### Excerto:
☆ ☆ ☆
Em Julho do ano passado, por razões profissionais, tive que
me deslocar à Normandia. Nunca tinha estado naquela região de França, que está
indelevelmente associada à história mundial, por ter sido o local onde as
tropas aliadas desembarcaram para rechaçar os ocupantes nazis, dando início à
libertação da França. Gostei das paisagens verdejantes e das temperaturas
amenas que encontrei, das manhãs com neblinas que me fizeram lembrar o litoral
Norte de Portugal. Nessa viagem curta, de apenas uma semana, fiquei a saber que
a Normandia é uma das regiões de excelência de produção de sidra, ou seja, de
vinho de maçã, por causa das suas especificidades climáticas. Confesso que
nunca tinha provado tal bebida, apesar de se encontrar em qualquer superfície
comercial. Levei à risca o princípio de “em Roma sê Romano” e resolvi provar a
afamada sidra da Normandia. Foi uma agradável surpresa, é uma bebida fresca,
aromática, com uma vivacidade e uma tonalidade que recorda o Champagne. Durante
esses dias de verão tépido no noroeste de França, ataquei a sidra sempre que
pude.
À chegada, resolvi investigar um pouco mais sobre esta bebida. Li alguns
documentos, assisti a vídeos relativos ao processo de produção e, vai daí,
tomei uma firme decisão: a de tentar produzir uma sidra caseira? Nos próximos
parágrafos vou descrever todos os passos que segui para confecionar o meu
próprio néctar caseiro de maçã.
☆ ☆ ☆
### Registos:
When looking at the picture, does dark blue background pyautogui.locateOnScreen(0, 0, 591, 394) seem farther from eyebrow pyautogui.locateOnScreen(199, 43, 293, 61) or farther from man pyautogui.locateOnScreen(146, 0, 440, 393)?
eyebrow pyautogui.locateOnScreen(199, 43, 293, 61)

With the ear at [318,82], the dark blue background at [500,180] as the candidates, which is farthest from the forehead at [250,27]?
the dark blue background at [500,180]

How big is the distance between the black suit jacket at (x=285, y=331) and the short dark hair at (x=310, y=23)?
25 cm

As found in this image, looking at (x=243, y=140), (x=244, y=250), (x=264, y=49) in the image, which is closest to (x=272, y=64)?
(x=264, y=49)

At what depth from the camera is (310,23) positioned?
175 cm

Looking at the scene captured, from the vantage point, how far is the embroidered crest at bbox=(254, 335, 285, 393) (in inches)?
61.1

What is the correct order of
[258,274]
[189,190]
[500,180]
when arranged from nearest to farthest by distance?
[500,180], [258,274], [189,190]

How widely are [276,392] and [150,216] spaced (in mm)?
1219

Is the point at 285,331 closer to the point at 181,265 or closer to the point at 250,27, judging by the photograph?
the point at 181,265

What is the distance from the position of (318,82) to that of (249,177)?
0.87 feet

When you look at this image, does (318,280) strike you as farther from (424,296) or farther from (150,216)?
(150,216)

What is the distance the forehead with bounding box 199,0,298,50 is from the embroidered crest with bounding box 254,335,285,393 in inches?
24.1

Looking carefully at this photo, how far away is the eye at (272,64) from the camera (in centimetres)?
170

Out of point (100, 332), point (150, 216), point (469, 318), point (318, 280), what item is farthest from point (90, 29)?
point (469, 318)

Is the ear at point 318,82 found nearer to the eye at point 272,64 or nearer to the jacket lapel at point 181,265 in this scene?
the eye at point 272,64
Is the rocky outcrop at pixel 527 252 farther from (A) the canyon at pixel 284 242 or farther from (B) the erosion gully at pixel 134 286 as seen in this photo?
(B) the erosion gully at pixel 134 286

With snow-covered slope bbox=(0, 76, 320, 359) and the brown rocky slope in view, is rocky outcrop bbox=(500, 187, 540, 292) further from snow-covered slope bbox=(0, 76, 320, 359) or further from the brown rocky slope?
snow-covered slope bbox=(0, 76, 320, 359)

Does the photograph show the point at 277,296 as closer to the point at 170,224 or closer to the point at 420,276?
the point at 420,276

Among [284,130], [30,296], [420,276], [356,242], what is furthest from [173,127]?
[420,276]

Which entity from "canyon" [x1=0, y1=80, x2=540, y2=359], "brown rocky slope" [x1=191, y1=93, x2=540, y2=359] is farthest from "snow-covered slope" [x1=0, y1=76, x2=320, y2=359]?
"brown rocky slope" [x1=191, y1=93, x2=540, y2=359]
☆ ☆ ☆
### Exercícios propostos:
A - Atualiza os registos a partir da linha que contém "Among [284,130], [30,296], [420,276], [356,242], what" até ao fim dos registos, trocando "entity" por "object" sem mexer em mais nada. Apresenta só essas linhas.
B - Prolonga o texto sobre a sidra da Normandia a partir do ponto em que termina.

### Exercícios resolvidos:
A -
Among [284,130], [30,296], [420,276], [356,242], what is furthest from [173,127]?
[420,276]

Which object from "canyon" [x1=0, y1=80, x2=540, y2=359], "brown rocky slope" [x1=191, y1=93, x2=540, y2=359] is farthest from "snow-covered slope" [x1=0, y1=76, x2=320, y2=359]?
"brown rocky slope" [x1=191, y1=93, x2=540, y2=359]

B -
Em Palme, 2014 foi um ano de muita maçã, o que facilitou a
realização da experiência, caso contrário teria que comprar a matéria-prima.
Assim, o primeiro passo foi o de apanhar uma quantidade considerável de maçãs. Apanhei cerca de 20
kg. Procurei utilizar maçãs de três variedades, embora duas delas não saiba ao
certo de que variedade são. Uma delas é espriega portuguesa, a outra será royal
gala ou starking, a terceira, definitivamente, não sei.
A segunda etapa consistiu em submeter as maçãs a uma lavagem
rigorosa. Esta operação era ainda mais importante pelo facto de estar a
utilizar algumas maçãs caídas no chão. Foram submetidas a três ou quatro lavagens,
tendo ficado bem escaroladas e luzidias. De seguida, foi necessário retirar as partes amachucadas,
furadas e putrefatas das maçãs. Aqui os cuidados deverão ser redobrados, pois a
utilização de partes podres poderá afetar o paladar da sidra. Acabei por
retirar também os caroços, ficando apenas com as fatias sãs e limpas das maçãs.
Figura 1: Maçãs lavadas e partidas
Realizada esta tarefa, a operação seguinte foi a de triturar
as fatias/metades das maçãs para converter tudo numa pasta. Pensei em várias
opções (liquidificadora, picadora, etc.), mas atendendo à quantidade (e ao que
me custaram as máquinas) decidi recorrer à tradicional esmagadora das uvas.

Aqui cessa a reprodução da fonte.